Verse 17 crucially notes the ministry of the gospel reaching out to both Jews (those who were near) and Gentiles (you who were far off). The word of Christ was preached to both peoples (at the command of Jesus Himself), which resulted in the faith of both. Both have heard the good news of salvation through Jesus Christ, and through him we both have access in one Spirit to the Father. Aside from being another beautiful image of the Trinity, verse 18 is the foundation of unity within the church. Through the work of Christ, we are given one Spirit who then brings us before the Father. This is the unity of God’s people, Jew or Gentile. We are knitted together in this loving work of our Triune God.

Next week as we finished the chapter, we will continue onward with God’s plan to build His united church, but for the remainder of our time, I would like to address some points of application.

The Jew-Gentile division of the New Testament period is fairly easy for us to ignore today. The church is largely composed of Gentiles, as has been the case for nearly two thousand years now. Thus, we may often forget that the inclusion of Gentiles into God’s people was a “mystery hidden for ages in God” (3:10). Our status as becoming “fellow heirs, members of the same body, and partakers of the promise in Christ Jesus” (3:6) was a massive and seismic shift. So great was divide between these peoples that only Christ could mend it.

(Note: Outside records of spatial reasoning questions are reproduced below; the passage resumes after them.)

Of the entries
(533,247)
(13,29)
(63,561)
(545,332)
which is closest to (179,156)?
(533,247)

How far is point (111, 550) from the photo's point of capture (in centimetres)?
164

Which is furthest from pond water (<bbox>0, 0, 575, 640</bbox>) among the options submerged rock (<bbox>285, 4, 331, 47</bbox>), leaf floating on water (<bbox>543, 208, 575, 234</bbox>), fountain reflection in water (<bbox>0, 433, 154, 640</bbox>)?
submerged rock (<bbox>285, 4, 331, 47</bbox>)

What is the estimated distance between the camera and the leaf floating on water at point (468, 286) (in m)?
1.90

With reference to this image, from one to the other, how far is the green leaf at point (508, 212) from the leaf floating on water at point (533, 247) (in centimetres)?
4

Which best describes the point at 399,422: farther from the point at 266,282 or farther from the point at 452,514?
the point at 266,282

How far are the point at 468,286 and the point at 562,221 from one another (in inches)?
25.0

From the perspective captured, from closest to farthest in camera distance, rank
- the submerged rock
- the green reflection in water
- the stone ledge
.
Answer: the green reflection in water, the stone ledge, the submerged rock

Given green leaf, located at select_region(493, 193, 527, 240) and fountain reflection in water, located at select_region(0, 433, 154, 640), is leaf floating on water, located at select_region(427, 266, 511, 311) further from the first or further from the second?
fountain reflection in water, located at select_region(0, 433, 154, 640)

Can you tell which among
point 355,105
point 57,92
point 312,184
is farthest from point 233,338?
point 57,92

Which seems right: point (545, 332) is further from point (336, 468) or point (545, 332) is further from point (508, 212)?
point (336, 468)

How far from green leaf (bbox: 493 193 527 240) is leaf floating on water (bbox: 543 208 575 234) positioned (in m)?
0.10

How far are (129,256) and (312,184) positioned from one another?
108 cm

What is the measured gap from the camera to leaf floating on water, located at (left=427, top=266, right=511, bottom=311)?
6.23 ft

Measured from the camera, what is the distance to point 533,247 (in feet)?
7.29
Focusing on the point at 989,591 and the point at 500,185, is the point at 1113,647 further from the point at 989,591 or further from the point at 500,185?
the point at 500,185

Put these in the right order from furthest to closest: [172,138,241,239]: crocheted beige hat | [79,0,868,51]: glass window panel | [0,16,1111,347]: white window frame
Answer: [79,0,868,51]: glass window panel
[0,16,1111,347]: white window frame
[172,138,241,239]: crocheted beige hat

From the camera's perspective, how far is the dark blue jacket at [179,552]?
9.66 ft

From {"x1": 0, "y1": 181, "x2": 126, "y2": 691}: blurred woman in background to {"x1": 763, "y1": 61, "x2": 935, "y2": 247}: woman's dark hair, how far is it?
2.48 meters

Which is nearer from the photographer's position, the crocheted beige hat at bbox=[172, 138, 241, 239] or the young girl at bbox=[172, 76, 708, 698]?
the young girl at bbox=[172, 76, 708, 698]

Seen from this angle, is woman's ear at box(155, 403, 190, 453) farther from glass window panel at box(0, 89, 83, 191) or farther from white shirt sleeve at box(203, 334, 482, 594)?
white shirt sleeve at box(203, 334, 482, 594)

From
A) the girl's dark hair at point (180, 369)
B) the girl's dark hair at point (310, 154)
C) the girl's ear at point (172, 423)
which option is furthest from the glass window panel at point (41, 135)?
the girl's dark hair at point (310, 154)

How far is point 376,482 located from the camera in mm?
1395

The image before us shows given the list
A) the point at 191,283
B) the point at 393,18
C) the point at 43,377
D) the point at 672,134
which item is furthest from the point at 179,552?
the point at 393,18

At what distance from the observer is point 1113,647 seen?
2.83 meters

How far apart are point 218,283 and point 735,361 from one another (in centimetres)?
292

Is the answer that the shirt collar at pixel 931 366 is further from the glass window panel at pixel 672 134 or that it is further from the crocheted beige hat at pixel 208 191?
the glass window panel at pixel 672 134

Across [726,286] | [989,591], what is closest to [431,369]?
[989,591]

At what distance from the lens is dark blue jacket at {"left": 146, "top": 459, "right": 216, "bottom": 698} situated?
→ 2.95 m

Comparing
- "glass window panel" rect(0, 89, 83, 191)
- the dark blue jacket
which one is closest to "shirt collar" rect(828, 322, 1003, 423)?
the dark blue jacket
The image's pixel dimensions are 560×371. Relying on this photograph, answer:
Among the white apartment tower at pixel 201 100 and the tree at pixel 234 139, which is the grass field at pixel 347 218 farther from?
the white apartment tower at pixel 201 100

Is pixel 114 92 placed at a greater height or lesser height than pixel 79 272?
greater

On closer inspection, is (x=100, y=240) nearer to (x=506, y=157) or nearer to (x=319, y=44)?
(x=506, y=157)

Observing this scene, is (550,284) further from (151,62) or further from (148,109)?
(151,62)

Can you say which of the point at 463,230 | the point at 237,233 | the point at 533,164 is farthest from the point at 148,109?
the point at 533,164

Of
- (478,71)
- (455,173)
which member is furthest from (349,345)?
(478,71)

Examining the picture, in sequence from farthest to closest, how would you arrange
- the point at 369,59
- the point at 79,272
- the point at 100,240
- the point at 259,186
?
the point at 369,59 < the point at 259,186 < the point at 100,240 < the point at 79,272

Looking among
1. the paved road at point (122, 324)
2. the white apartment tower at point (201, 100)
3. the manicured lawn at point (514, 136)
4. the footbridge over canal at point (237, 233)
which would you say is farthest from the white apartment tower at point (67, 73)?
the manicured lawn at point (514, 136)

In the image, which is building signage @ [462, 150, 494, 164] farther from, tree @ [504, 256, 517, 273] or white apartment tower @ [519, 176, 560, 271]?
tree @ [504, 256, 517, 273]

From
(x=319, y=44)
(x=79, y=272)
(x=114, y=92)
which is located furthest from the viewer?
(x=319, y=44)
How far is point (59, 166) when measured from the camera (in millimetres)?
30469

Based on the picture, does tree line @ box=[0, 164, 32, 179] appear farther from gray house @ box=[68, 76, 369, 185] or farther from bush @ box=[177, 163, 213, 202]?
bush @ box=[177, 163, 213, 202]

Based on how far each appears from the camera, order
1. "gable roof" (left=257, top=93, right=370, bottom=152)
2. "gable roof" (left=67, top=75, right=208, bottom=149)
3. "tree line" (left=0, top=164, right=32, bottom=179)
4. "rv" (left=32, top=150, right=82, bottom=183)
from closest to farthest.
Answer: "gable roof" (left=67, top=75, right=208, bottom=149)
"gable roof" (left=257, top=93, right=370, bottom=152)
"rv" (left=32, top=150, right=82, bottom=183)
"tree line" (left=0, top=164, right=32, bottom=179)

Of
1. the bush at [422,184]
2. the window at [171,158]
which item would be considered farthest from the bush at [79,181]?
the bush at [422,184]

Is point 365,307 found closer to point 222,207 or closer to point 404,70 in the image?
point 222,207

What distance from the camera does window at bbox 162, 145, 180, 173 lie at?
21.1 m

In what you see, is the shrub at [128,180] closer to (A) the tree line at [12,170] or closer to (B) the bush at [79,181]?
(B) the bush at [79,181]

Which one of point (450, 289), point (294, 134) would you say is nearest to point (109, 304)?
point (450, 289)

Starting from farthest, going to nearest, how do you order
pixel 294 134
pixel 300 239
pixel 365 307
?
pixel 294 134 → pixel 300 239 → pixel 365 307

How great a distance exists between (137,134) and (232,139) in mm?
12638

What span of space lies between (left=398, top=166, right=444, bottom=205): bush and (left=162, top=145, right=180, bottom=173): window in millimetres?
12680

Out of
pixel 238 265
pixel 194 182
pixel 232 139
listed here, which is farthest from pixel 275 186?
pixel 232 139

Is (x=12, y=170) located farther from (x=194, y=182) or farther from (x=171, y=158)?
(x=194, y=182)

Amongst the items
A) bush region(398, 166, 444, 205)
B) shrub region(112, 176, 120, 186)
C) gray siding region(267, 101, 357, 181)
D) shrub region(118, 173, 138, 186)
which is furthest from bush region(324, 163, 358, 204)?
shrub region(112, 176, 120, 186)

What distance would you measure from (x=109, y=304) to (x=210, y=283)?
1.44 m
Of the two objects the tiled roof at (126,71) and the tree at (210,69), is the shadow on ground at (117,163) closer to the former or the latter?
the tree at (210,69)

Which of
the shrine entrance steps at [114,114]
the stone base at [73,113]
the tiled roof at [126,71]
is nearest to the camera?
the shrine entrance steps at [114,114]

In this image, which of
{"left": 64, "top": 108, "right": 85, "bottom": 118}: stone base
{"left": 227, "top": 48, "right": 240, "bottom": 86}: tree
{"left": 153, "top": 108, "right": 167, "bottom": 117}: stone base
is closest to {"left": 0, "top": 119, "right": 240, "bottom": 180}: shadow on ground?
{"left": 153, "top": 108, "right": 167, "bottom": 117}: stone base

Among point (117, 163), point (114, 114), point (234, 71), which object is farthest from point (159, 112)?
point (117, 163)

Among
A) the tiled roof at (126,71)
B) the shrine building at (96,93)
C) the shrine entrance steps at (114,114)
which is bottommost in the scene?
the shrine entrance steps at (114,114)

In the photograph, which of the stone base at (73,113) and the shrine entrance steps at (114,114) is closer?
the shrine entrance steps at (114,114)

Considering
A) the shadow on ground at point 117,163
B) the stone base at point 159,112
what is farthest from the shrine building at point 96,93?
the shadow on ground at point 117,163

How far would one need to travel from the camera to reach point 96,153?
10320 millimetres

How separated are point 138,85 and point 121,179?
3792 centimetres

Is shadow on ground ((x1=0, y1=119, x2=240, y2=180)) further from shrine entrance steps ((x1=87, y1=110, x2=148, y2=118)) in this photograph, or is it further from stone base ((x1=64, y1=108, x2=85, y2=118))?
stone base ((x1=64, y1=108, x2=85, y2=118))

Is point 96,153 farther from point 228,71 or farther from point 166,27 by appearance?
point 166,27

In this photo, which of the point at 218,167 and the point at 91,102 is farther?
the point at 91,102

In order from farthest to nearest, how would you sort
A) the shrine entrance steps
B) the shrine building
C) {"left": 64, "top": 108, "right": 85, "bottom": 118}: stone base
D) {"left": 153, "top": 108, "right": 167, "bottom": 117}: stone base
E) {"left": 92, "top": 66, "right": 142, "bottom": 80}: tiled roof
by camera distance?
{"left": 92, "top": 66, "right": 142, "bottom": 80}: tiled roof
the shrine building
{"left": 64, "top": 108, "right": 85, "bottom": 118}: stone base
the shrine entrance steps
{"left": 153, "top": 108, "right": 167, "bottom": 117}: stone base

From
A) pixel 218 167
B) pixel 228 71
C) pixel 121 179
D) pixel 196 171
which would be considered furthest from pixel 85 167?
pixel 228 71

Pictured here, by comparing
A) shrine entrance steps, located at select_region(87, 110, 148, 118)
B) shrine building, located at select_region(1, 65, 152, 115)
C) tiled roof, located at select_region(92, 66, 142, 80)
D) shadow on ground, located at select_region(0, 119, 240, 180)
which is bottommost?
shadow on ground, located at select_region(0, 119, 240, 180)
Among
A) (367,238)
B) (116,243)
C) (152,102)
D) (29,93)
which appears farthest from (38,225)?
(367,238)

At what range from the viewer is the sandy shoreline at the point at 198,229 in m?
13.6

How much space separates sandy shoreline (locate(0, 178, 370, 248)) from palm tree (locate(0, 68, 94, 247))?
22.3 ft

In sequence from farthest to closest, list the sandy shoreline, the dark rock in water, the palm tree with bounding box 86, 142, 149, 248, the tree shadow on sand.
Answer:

If this is true for Jews and Gentiles, how much more for all other divisions? It is quite popular today to state that we have never been more polarized, that we have never been more divided. While I do not agree with that sentiment entirely, I do agree with the blatant polarization around us; however, if you spend any moderate amount of time studying history, you will rapidly see that division and disunity are the status quo of humanity. In fact, historical moments of unity are widely remembered for just that reason: they were historical and uncommon.

From the moment that Adam and Eve saw that they were naked, a chasm formed within humanity as a result of sin. Babel only sealed this division by adding ethnic dimensions on top of everything. We are separated from one another, politically, culturally, linguistically, and spiritually. The significance of the Holy Spirit’s arrival on Pentecost in Acts 2 ran deeper than being a divine form of Google Translate. It was a reversal of Babel, a visible display of how humanity will now be reunited.

And we can look to nothing else. No political candidate, no humanitarian effort, no legislation, no philosophical or sociological ideology, no technological breakthrough, no treaty or agreement, no system old or new can usher in a united utopia for mankind. Christ alone can reconcile us to one another, just as He alone can reconcile us to the Father. Far from standing apart from the ills of society, the gospel is the only true and lasting solution for them. May we, therefore, reject the tendency to view preaching the gospel and reforming the world around us as two entirely separate notions. Instead, the message of the gospel is the only real bridge to peace, both with God and with fellow man.

So, proclaim it. Preach the good news of Christ, where God provides an open door for doing so. Declare Christ so that former enemies would become much more than friends or colleagues but brothers and sisters within the same family. In Christ alone do we have grace that unites us to our Father and peace that unites us to one another.

[1] Calvin, Commentary on Ephesians.